We are pleased to announce that the Groovy train will once again be available for service to the Northeast corridor. All Aboard.
No one really knows where Groovy trains come from. Only that they appear on time. Groovy train used to be called "In the Groovy Train". It once featured a word puzzle for pre-frosh, to which the solution was "Yale Sucks". This was roughly around the time the Berlin Wall was dismantled. Change was in the air.
Sometime in the late nineties the train picked up speed. It was powered by extreme cynicism and quite a bit of BOLD text. Chugga chug.
To keep things moving, train engineers constantly look to the bottle in order to pour on the juice. Safe enough, right? It's on the rails...
No mo. Our train derailed sometime last year. It is the year 2000. It is time for a change. Or at least an engine overhaul.
Let's see what this baby can do.
New years tend to make people go in for reinventing. Themselves. GT registers its indignation over the prospect of becoming a broken resolution.
New years also inspire lists about the last year.
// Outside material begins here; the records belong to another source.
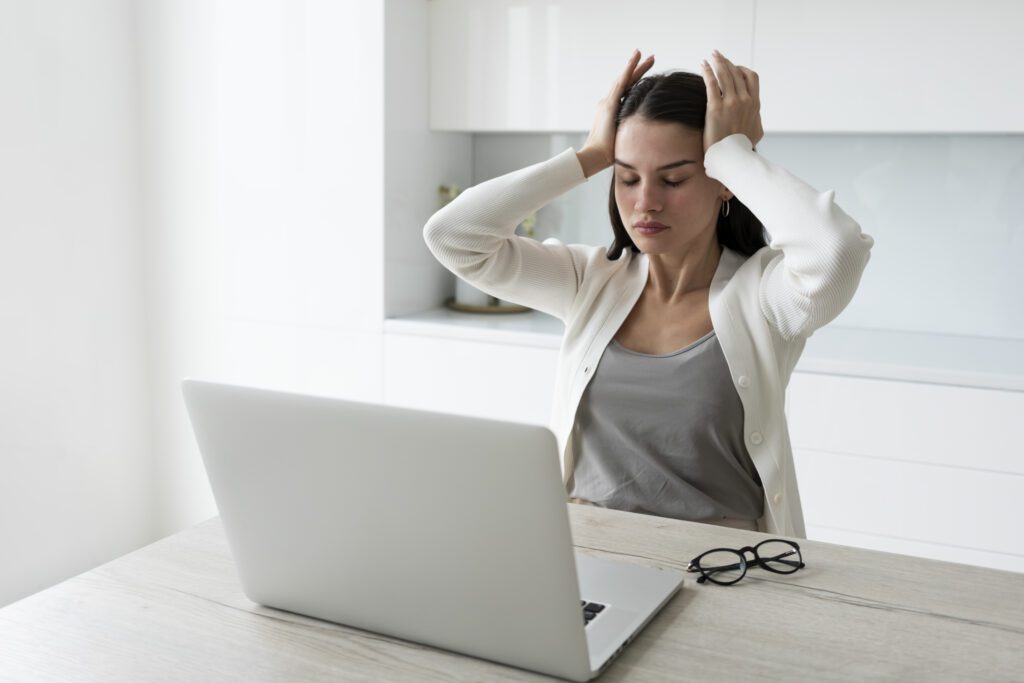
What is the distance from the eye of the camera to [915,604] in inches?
38.7

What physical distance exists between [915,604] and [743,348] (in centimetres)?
52

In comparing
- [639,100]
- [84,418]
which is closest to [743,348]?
[639,100]

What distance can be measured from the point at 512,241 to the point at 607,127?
24cm

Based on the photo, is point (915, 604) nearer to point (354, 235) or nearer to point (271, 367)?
point (354, 235)

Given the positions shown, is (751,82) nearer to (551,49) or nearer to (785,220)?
(785,220)

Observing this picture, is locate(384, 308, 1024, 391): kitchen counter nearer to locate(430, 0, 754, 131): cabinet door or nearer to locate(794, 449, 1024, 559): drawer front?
locate(794, 449, 1024, 559): drawer front

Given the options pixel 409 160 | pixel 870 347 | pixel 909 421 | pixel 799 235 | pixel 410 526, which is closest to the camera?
pixel 410 526

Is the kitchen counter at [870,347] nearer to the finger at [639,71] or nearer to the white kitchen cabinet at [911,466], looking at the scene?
the white kitchen cabinet at [911,466]

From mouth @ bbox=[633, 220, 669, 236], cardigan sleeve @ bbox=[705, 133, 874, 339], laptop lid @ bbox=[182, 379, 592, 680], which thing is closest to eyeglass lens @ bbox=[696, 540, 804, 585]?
laptop lid @ bbox=[182, 379, 592, 680]

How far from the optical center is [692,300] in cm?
154

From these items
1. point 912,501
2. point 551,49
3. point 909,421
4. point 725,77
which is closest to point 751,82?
point 725,77

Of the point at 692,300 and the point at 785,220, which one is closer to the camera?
the point at 785,220

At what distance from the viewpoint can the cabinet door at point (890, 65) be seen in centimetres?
236

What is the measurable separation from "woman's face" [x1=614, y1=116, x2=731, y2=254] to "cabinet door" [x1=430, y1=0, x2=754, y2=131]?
1.24m
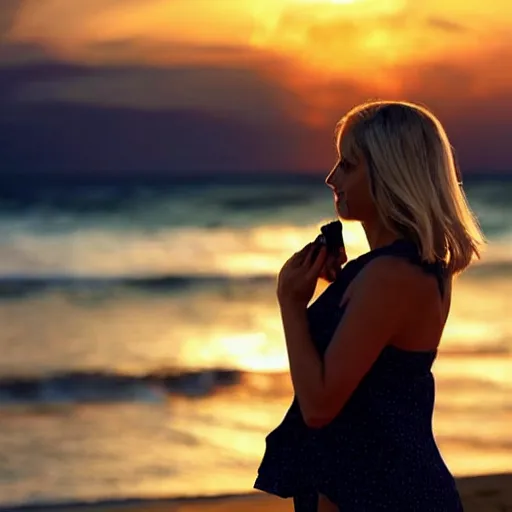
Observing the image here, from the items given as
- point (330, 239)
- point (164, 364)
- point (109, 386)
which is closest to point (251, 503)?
point (330, 239)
The best, the worst, the most influential. Groovy train was recently voted second-most incoherent column of the decade by a panel of bold-faced riders.
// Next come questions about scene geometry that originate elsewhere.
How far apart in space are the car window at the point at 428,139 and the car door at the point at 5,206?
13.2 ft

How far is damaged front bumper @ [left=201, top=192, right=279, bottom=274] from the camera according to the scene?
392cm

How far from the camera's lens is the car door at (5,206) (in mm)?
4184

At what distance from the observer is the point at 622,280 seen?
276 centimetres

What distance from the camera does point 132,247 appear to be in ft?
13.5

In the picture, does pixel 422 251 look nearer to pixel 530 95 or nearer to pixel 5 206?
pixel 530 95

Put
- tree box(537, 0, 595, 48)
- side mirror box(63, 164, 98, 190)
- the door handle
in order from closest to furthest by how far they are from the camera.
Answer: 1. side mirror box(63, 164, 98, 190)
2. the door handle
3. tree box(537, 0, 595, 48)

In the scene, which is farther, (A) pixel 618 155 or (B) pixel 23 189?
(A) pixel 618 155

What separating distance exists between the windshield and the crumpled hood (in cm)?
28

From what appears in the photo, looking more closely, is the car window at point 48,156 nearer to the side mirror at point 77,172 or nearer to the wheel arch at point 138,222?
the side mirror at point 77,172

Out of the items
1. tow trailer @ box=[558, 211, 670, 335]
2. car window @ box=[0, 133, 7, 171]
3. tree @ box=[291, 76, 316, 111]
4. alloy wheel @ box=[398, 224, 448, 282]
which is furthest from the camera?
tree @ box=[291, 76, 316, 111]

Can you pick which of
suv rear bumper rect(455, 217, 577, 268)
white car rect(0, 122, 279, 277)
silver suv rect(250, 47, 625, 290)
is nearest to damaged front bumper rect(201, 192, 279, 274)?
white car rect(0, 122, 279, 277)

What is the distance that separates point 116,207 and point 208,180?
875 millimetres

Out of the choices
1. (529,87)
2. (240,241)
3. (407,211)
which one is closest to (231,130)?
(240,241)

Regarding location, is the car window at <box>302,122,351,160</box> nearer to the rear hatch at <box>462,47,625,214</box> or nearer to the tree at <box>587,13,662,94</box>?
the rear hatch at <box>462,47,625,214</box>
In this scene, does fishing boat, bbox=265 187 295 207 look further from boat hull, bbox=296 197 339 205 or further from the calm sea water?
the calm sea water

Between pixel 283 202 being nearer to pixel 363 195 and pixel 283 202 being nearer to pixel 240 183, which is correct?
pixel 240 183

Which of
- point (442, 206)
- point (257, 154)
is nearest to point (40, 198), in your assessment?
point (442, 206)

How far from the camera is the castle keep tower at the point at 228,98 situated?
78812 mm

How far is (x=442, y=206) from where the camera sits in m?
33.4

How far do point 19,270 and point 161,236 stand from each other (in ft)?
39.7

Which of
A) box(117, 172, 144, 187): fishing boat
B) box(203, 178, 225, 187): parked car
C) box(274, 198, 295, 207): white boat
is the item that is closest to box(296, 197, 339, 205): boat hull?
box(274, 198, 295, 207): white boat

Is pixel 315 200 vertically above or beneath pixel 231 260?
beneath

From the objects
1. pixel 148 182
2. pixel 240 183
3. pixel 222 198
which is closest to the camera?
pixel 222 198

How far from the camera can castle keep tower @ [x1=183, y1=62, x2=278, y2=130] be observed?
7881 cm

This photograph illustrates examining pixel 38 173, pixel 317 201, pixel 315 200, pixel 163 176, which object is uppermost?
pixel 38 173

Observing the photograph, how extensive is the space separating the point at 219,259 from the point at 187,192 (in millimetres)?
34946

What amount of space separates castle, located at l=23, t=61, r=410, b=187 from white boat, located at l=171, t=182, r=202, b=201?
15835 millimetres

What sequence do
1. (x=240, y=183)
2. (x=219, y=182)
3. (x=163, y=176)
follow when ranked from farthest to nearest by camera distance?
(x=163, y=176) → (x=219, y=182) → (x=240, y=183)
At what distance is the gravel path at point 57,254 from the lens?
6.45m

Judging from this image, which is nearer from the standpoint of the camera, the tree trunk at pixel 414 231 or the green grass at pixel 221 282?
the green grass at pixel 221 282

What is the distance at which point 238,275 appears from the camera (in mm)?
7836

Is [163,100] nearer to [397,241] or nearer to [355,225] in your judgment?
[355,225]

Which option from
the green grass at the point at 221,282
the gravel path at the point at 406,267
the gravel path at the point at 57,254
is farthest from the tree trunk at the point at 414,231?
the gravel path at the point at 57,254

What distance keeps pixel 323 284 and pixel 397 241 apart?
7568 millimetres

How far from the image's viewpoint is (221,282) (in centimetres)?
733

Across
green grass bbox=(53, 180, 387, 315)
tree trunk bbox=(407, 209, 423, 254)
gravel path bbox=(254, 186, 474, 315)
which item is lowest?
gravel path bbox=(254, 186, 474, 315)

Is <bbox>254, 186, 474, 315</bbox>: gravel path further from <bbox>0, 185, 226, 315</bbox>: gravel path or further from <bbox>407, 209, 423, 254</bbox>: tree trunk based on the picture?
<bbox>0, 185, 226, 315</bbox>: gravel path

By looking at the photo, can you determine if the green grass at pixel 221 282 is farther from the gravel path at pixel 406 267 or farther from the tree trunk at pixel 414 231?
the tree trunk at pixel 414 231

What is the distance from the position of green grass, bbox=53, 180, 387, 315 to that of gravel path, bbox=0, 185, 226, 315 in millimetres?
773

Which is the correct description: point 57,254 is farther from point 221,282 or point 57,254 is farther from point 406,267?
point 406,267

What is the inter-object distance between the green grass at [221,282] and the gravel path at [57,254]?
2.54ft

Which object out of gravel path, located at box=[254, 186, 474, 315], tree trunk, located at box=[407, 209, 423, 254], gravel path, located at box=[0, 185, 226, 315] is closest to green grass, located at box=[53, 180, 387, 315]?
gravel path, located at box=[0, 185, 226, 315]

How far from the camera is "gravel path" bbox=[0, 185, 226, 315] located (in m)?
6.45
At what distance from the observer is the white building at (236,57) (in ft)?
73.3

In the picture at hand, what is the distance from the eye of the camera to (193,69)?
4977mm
New decades inspire popular music anthologies. The makers of "Disco 70s" and "Totally 80s" have already begun work on the current decade. "Silicon 00s" will feature titles from Britney Spears and Christina Aguilera, as well as Weird Al Yankovich's "It's all about the Pentiums".
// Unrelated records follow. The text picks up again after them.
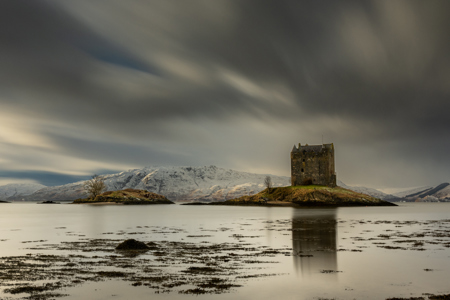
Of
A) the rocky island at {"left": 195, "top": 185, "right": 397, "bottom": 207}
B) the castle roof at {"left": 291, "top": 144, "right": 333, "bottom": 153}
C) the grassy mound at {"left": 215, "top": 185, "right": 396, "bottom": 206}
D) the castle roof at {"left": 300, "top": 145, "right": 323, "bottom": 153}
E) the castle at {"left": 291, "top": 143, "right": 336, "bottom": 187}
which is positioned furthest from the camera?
the castle roof at {"left": 300, "top": 145, "right": 323, "bottom": 153}

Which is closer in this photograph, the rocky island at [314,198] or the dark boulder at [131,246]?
the dark boulder at [131,246]

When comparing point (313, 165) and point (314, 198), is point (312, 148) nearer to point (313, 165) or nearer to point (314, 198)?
point (313, 165)

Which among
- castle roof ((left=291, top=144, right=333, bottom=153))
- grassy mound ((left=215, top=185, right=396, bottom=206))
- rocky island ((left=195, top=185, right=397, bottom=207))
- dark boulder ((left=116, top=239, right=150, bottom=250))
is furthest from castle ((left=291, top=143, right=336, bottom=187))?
dark boulder ((left=116, top=239, right=150, bottom=250))

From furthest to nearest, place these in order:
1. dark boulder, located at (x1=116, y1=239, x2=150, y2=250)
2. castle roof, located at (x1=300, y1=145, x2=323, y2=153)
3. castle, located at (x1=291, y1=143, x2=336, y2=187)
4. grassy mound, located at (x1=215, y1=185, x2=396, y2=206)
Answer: castle roof, located at (x1=300, y1=145, x2=323, y2=153)
castle, located at (x1=291, y1=143, x2=336, y2=187)
grassy mound, located at (x1=215, y1=185, x2=396, y2=206)
dark boulder, located at (x1=116, y1=239, x2=150, y2=250)

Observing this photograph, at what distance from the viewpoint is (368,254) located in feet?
81.1

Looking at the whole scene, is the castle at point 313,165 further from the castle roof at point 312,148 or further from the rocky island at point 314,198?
the rocky island at point 314,198

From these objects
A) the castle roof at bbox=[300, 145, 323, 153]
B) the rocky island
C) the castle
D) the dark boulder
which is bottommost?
the dark boulder

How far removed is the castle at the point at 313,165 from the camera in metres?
159

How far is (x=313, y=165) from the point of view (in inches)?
6334

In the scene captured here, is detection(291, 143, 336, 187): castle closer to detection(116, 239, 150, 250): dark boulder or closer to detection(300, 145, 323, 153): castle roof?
detection(300, 145, 323, 153): castle roof

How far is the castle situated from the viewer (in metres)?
159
New centuries are hardly inspired, and their lists are hardly fair - the greats of the past 100 years can't be measured by 2000's ruler. ESPN's 50 greatest athletes of the century are all right. They wouldn't last six seconds in NFL 2K for Sega Dreamcast.
The implications for a new millenium are not promising.
Scariest millenium moment: Your most prized piece of electronic equipment reads 11:59. You realize that you have listened to almost twelve minutes of the Backstreet Boys' "Millenium" album and are starting to like it. Nothing several gallons of bottled waterand three weeks in isolation couldn't cure.
Attention all scientists/inventors: science fiction would have us believe that with the year 2000 comes faster-than-light travel and matter displacement. Let's get a move on, eggheads. A simple orgasmatron will probably suffice for now.
Speaking of the not-too-distant future, when was it that the Planet of the Apes was supposed to occur? GT always loved to show those damned dirty apes. The Y2K bug was supposed to ruin the economy. It totally choked. A shame, really. Not a clutch player.
I want you to hit me as hard as you can.